Swinton chose the accent partly because a childhood authority figure was from Yorkshire, but also because it seems to help summon a picture of a condescending ‘I know best’ ridiculous arrogance.

Her performance is yet again sending the idea whizzing around the world that Northerners are figures of fun. Tut tut, Tilda!

Years of living in the bubble of chattering class London softened my broad Northern tones. Gone are the days when I had to confound the negative stereotypes that a Northern accent brings to mind – the battleaxe, the buffoon, or the obstinate oik. Indeed, during a heated discussion about the economy, a fellow Northerner accused me of being a poncy Londoner knowing nothing of real life.

When I hear my voice on radio I sound pretty regionless. That is, unless I have to say words such as one, dance, or bath, which reveal my origins to the cognoscenti. Only close friends of long-standing make cloth cap and whippet jokes. They are the only ones who dare.

But I have not forgotten when new to London how noses wrinkled and eyes rolled when I opened my mouth. I remember asking the chief executive of a household name company a serious question in a press conference. He looked at me in recognition and managed to be both sexist and ‘Northernist’ by saying “Oh you are the lady who says ‘wun’!”

Now I have a different problem. Moving nearly 6,000 miles to near Los Angeles has lumbered me with another stereotype. And oh, the agonising irony. Here I sound posh, and complete strangers feel free to comment on it.

“You sound like Maggie Smith,” blurted one. “I heard Princess Kate on television and you sound like her,” said the supermarket checkout girl. Most gobsmacking of all: “Oh my gosh, you sound just like the Queen!”

No amount of protests from me seem to convince people that my background is more downstairs Downton Abbey than upstairs, that I am a British Hillbilly.

If you could hear me now you would realise just how daft it is. OK I might sound educated, I might even sometimes sound fancy. But posh?

What’s most disturbing is that, on hearing my accent, some Americans assume I think I am superior and so need taking down a notch or two. So I’ve come full circle from being made fun of to…being made fun of. Again I am judged because of how I speak.

Cary GrantIn politically correct LA, where scarcely anyone asks for ‘black’ coffee, taking off a foreign accent is frowned on. Even in the less censored comedy circles I frequent, few put on a stereotypical just-off-the-boat Chinese accent or mimic a deep south twang. But it’s open season on the Brits. If I had a dollar for every time my accent is parodied I could buy Las Vegas. One guy I was introduced to in a bar spent the rest of the evening talking like Cary Grant, or rather talking like he thought Cary Grant talked.

Bizarrely, a few people believe I am putting on a fake accent. Showbiz friends assure me some people do that to give them caché in Hollywood. There may be caché, although I’ve yet to make millions, or anything, from voiceovers, but what my accent also gives me is irritation, in bucketfuls.

The obsession with my voice is not so bad in my pretty and cultured city of Pasadena.

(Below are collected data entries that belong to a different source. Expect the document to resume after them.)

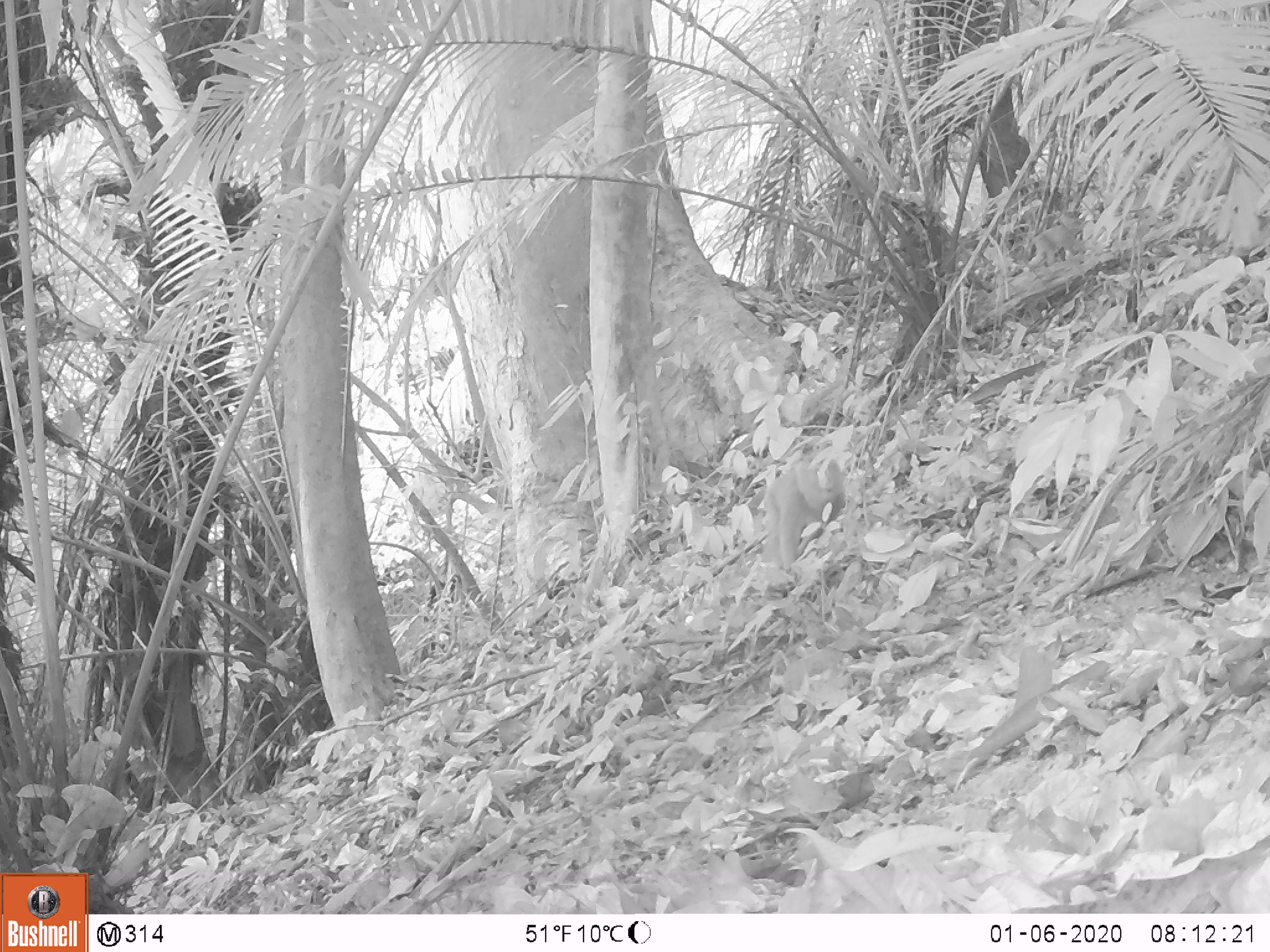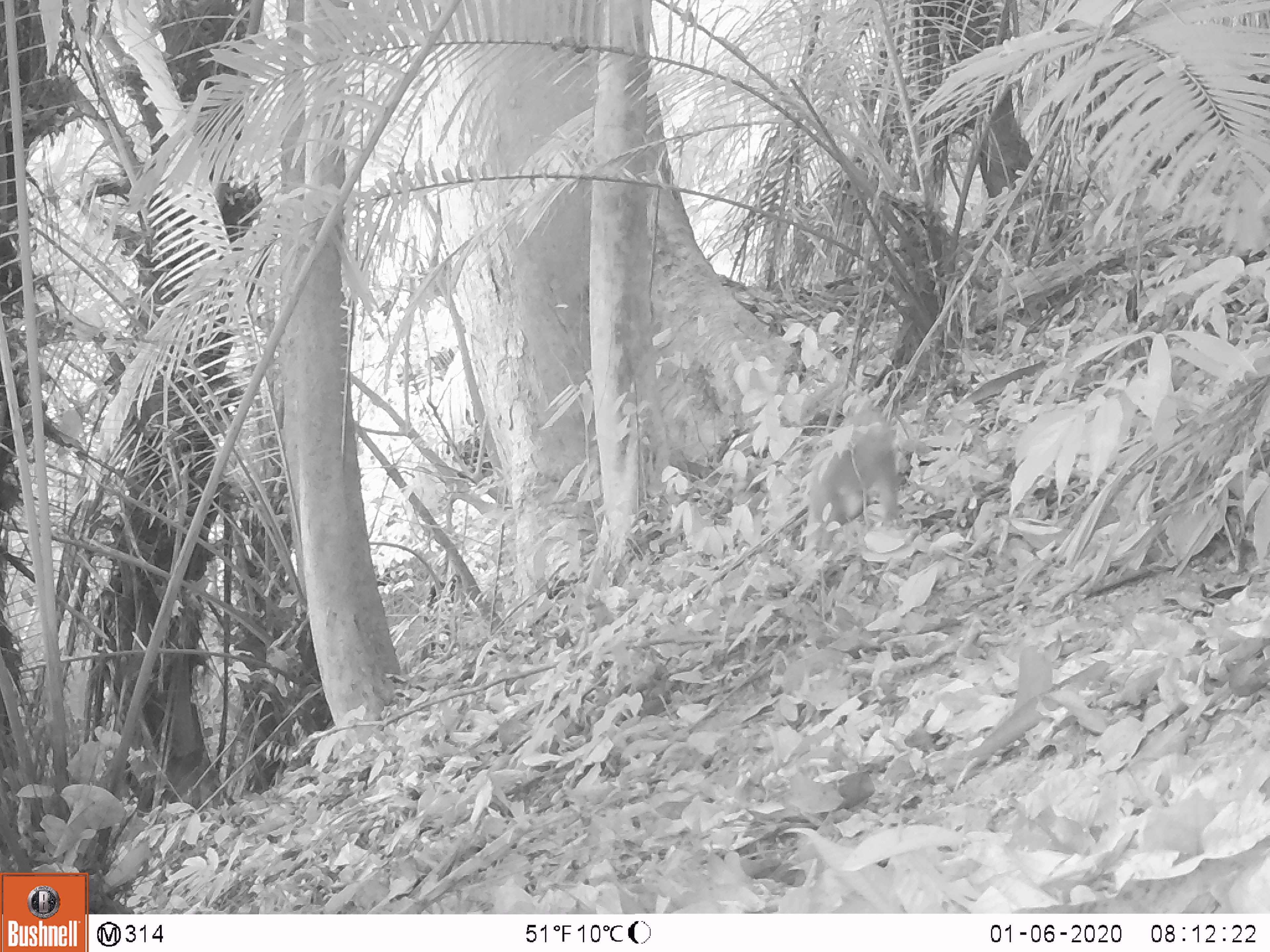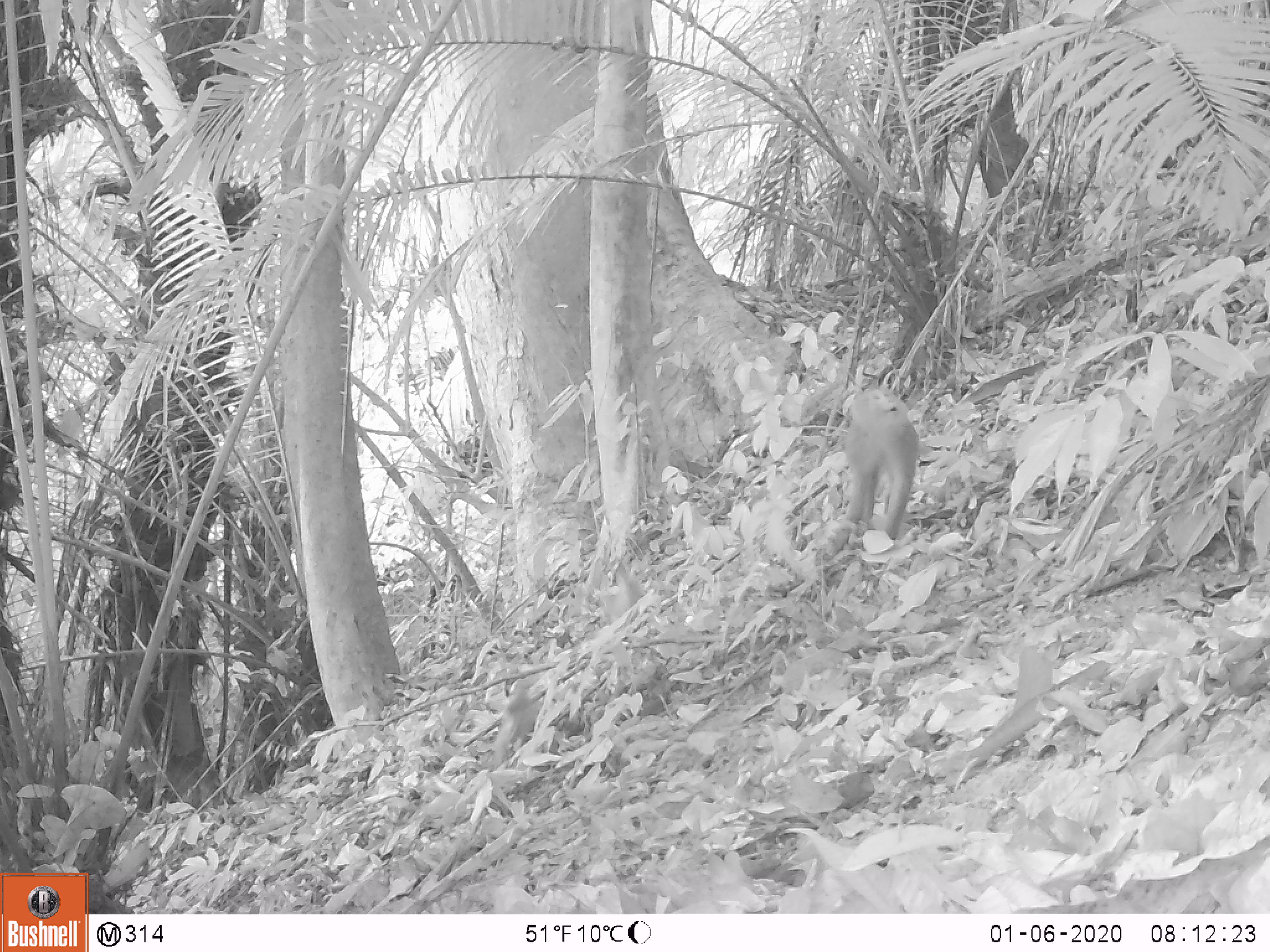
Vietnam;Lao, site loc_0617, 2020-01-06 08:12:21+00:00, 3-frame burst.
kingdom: Animalia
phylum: Chordata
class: Mammalia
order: Primates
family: Cercopithecidae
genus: Macaca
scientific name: Macaca nemestrina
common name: pig-tailed macaque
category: pig tailed macaque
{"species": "pig tailed macaque (pig-tailed macaque) (Macaca nemestrina)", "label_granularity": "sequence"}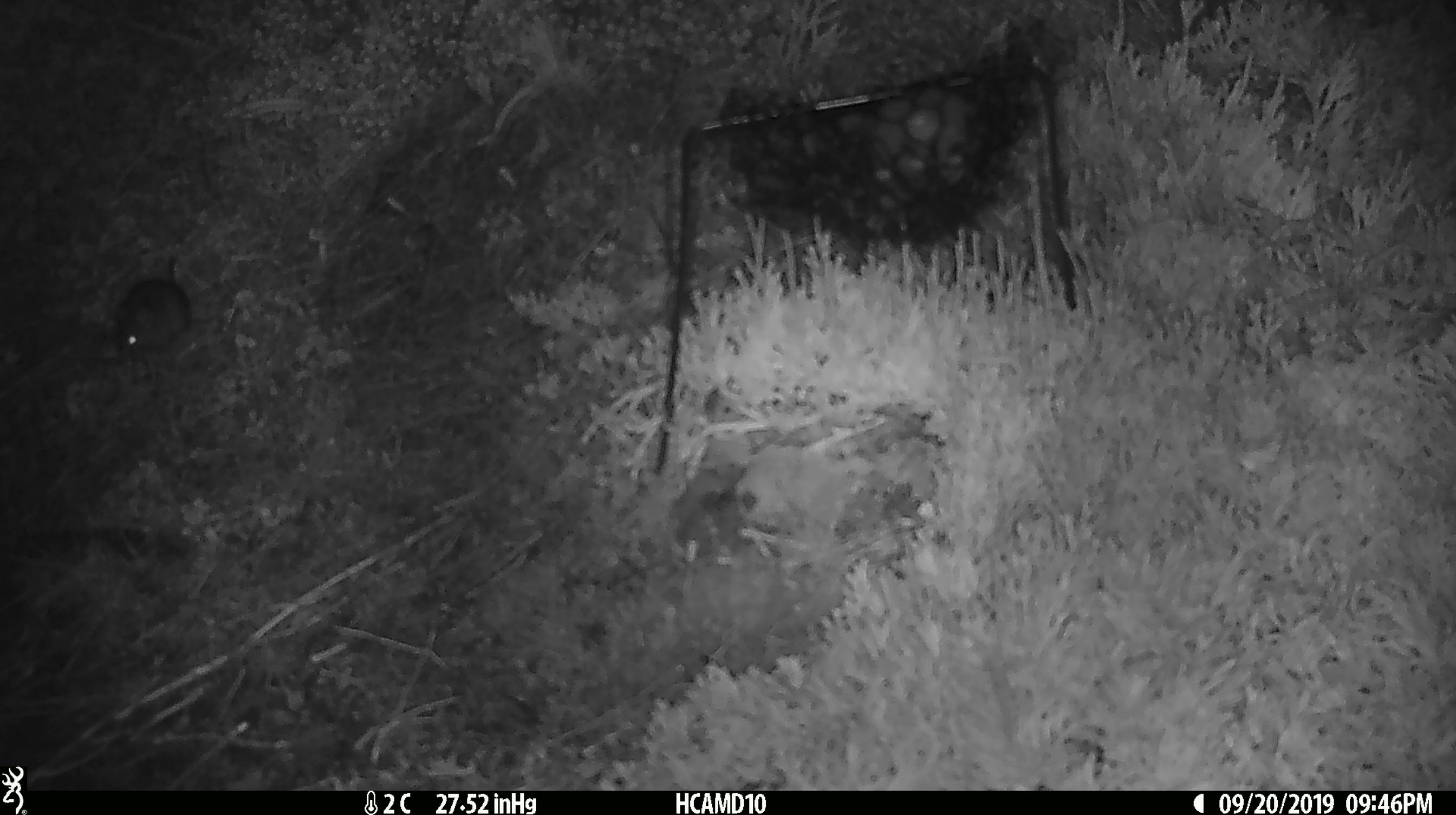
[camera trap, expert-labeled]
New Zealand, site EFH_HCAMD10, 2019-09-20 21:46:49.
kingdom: Animalia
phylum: Chordata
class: Mammalia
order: Rodentia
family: Muridae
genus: Mus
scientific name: Mus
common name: mouse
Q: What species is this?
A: Mouse (Mus).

It is accustomed to foreigners being home to the world-renowned California Institute of Technology, just up the road from me. But if I venture just a few miles inland I often have to repeat myself, not because I speak unclearly, but because people are listening not to what I say but to how I say it.

I have had to get used to people staring at my mouth as I speak. It is as if people can’t believe English can sound how I make it sound. It can quite put me off my stride.

When I do stand-up comedy, soon after getting on stage I joke about people looking at my mouth. It always get a laugh because the audience realises they are doing just that.

And I tell them I am British. Otherwise some of them start thinking about where I come from rather than, hopefully, getting my jokes. You see, not everyone here thinks I am British. I get Australian, New Zealander and South African, in that order. There’s even a Korean guy in a store round the corner who thinks I am German – those guttural Yorkshire sounds are no doubt to blame.

Then there is the bright young girl at the discount dress store who asked me if I was…French.

A suggestion. Let’s all raise our voices, however they sound, to demand that people are seen as individuals first and foremost, not as belonging to a tribe. It’s not where people are from that counts, it’s who they are.

By Lynne Bateson


As a child growing up in a Yorkshire village, journalist Lynne Bateson rarely went to the city of Leeds just a few miles away, but she dreamed of living in the US. She made it. Here she recounts her adventures, taking a down-to-earth look at life Stateside.